Perhaps she could get that ulcer to heal.

By now, Huizinga felt resigned to the fact that she might never do the things she longed to do: chase after her grandsons, hike with her husband, shop all day with her daughters. What could a new surgeon do that the others couldn’t?

Still, she refused to give up hope.

“You have to move on and keep trying to find someone who can help,” she said.

Turning point

Huizinga’s September 2017 visit to Dr. Stawiski became a turning point in her long road to healing.

Dr. Stawiski, a surgeon with Spectrum Health Medical Group’s foot and ankle clinic, viewed Huizinga’s X-rays and came up with a straightforward plan.

Two structural elements contributed to the high pressure point, preventing the wound from healing, the doctor said: Huizinga’s condyle bone above the ball of the foot was more prominent and more sharply angled than usual, and a floating sesamoid bone—a normal but nonessential part of the foot—seemed to be causing additional irritation from the inside.

Rather than performing a complex surgery with a lower likelihood of success, Dr.

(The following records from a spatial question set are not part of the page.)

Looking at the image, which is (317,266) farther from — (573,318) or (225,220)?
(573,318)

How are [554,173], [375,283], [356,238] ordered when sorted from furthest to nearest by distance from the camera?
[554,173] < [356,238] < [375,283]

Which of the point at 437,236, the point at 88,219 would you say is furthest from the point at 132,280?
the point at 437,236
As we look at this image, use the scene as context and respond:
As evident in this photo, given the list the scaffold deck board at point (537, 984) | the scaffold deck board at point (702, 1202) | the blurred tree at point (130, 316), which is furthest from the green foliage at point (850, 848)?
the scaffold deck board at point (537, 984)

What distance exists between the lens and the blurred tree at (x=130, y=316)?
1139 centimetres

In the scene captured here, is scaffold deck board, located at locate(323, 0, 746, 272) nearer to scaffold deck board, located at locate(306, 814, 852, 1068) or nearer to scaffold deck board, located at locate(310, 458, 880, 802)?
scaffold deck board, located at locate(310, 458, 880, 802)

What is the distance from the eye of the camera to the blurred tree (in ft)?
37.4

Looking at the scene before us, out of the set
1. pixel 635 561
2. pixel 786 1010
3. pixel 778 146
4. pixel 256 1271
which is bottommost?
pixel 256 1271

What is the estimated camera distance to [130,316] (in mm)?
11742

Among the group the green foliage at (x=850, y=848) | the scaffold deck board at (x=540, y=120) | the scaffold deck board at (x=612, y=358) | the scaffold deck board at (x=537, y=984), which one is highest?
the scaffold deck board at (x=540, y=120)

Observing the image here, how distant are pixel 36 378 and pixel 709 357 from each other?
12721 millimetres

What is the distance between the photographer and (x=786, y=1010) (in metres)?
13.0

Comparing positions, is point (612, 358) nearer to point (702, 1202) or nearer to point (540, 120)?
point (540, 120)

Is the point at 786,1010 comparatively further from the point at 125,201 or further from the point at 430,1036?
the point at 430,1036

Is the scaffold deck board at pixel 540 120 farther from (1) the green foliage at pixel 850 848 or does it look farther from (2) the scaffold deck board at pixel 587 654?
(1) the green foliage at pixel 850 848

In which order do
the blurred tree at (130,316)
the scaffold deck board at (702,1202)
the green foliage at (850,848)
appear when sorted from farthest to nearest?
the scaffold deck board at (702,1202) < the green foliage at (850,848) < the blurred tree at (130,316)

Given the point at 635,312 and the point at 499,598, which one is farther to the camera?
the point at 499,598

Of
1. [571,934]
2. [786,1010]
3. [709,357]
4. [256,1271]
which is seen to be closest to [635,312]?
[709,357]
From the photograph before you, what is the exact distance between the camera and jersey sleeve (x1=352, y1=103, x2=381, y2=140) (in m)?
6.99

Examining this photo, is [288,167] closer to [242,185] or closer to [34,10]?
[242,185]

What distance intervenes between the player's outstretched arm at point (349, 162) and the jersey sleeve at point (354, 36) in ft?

Stawiski chose the simple route.

“I thought, ‘Why not just go right at the site, plane down that prominent condyle, take out those sesamoids and see if that works?’”

Mindful of the many surgeries Huizinga had already been through, Dr. Stawiski figured she had one shot at success. So she went all in.

“I was pretty aggressive with how much condyle I took off … knowing that was her last chance, really, of getting this to heal,” she said. “I just tried to keep it simple and hope for the best. And it worked.”

The surgery took place in October 2017. A month later, Huizinga and her husband, Marc, packed up their RV—and their companionable cockatoo, Sugar—and left on a six-month trip to Louisiana, Texas and Arizona.

By December the foot had healed, “with no evidence the ulcer ever existed,” Huizinga said.

By January she and Marc were hiking every state park trail they encountered. Over the next three months, they hiked 100 miles together, more than they’d ever dared to imagine.

“Hiking up the side of a mountain? It would have been impossible,” she said.

Huizinga can’t say enough about the difference Dr. Stawiski’s surgery has made in her life.

“It was a thrill to be able to walk and to do what we did,” she said. “It was awesome that she could do this for me. She helped me when no one else seemed to be able to.”